It's just an example but let's learn what happened wrong.

  1. Lack of communication, I didn't even ask if the recruiter meant pseudo-code, wanted to make strict types like TypeScript, or if fiddle was the proper choice.
  2. I didn't validate if could use Google/ChatGPT (well it was a super easy thing to solve but I had close to no time and after writing a one-liner I was distracted even more).
  3. I mentioned that my last solution could be improved but we didn't have time to write it down. Maybe it was a weird interview question to catch me in the end but by asking proper questions like "Can I use built-in methods, should I use a loop for it, should I write pseudo-code or a working solution, can I google/ChatGPT?" Would save me a lot of time for sure.

Lessons learned, I started my grind on leetcode. Always 1+ problem daily but mostly choosing from Easy/Medium difficulty and trying to focus on problems that "are a human nature" as recruiters usually use these, e.g. Best Time to Buy and Sell Stock I was given as a task in one of the next companies I was applying for and solved it. I like to ask ChatGPT about the company I'm applying for and to recommend practice problems that could be relevant, even adding some message from the recruiter as an additional context. (Yes, you could ask them through an email what to expect during the interview if they don't explain it too well).

After some time you'll start seeing patterns, Array problems, String problems, connecting pieces, and getting better at it as the methods you use for solving these problems can be shared even if the test cases differ or the problem nature is completely different.

Problems worth checking out

As we're adding more and more features to our platform, I'll do a shameless plug ahead with Practice Problems on BigDevSoon, 41 of them right now, trying to keep things simple (KISS) and curate the most relevant problems + a few more for warming up (Easy level).
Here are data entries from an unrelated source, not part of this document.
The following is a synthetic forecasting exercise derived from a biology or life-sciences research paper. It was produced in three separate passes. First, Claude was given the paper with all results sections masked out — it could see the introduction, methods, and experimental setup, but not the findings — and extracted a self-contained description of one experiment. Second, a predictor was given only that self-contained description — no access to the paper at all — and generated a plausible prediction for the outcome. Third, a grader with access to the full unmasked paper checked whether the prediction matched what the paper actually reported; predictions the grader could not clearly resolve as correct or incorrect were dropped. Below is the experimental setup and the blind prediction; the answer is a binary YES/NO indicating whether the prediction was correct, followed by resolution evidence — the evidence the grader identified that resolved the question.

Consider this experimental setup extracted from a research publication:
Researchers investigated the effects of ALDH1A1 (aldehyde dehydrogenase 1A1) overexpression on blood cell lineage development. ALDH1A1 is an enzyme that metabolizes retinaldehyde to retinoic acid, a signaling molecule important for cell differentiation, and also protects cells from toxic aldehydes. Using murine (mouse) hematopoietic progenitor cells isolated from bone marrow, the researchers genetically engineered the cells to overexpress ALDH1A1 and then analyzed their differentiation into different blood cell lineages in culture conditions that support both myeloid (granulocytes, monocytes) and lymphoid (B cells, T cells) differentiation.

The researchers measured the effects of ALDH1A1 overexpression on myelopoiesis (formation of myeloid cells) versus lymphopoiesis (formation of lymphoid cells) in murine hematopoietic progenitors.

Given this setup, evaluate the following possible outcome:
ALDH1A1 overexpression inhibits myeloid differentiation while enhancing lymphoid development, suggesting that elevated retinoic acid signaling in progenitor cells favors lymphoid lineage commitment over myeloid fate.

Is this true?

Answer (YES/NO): NO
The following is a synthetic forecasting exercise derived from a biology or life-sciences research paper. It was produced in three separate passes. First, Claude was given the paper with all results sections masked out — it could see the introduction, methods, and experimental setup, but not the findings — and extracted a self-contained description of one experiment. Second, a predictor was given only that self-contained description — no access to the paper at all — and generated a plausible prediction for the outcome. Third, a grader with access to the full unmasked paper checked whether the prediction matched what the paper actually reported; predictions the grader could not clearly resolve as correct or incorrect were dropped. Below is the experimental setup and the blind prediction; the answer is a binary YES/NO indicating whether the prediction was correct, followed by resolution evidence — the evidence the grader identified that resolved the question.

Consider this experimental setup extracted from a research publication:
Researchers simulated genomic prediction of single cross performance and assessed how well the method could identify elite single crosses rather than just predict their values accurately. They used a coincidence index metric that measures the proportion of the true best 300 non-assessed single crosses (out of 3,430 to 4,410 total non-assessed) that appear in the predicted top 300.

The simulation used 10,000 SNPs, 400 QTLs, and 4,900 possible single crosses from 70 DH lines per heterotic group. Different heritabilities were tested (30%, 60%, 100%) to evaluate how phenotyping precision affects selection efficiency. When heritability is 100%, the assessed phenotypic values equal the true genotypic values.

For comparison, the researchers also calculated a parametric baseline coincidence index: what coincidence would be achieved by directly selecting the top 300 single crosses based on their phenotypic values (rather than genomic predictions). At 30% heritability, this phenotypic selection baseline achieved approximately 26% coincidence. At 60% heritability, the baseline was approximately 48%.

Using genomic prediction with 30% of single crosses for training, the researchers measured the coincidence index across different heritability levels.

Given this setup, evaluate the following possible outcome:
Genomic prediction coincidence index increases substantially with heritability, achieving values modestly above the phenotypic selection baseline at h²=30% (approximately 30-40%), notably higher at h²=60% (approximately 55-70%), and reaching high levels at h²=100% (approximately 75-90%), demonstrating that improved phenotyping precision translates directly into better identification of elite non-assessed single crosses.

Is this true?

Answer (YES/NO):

I'm listing 10 of them below that I find worth solving.

1. Palindrome

2. Find Max

3. Best Time to Buy and Sell Stock

4. Container With Most Water

5. Count Vovels

6. Group Anagrams

7. String Compression

8. Subsets

9. Top N Frequent Words

10. Find All Duplicates in an Array

Summary

And that's it! There's a ton to learn from these practice problems each being a fun way to activate your brain.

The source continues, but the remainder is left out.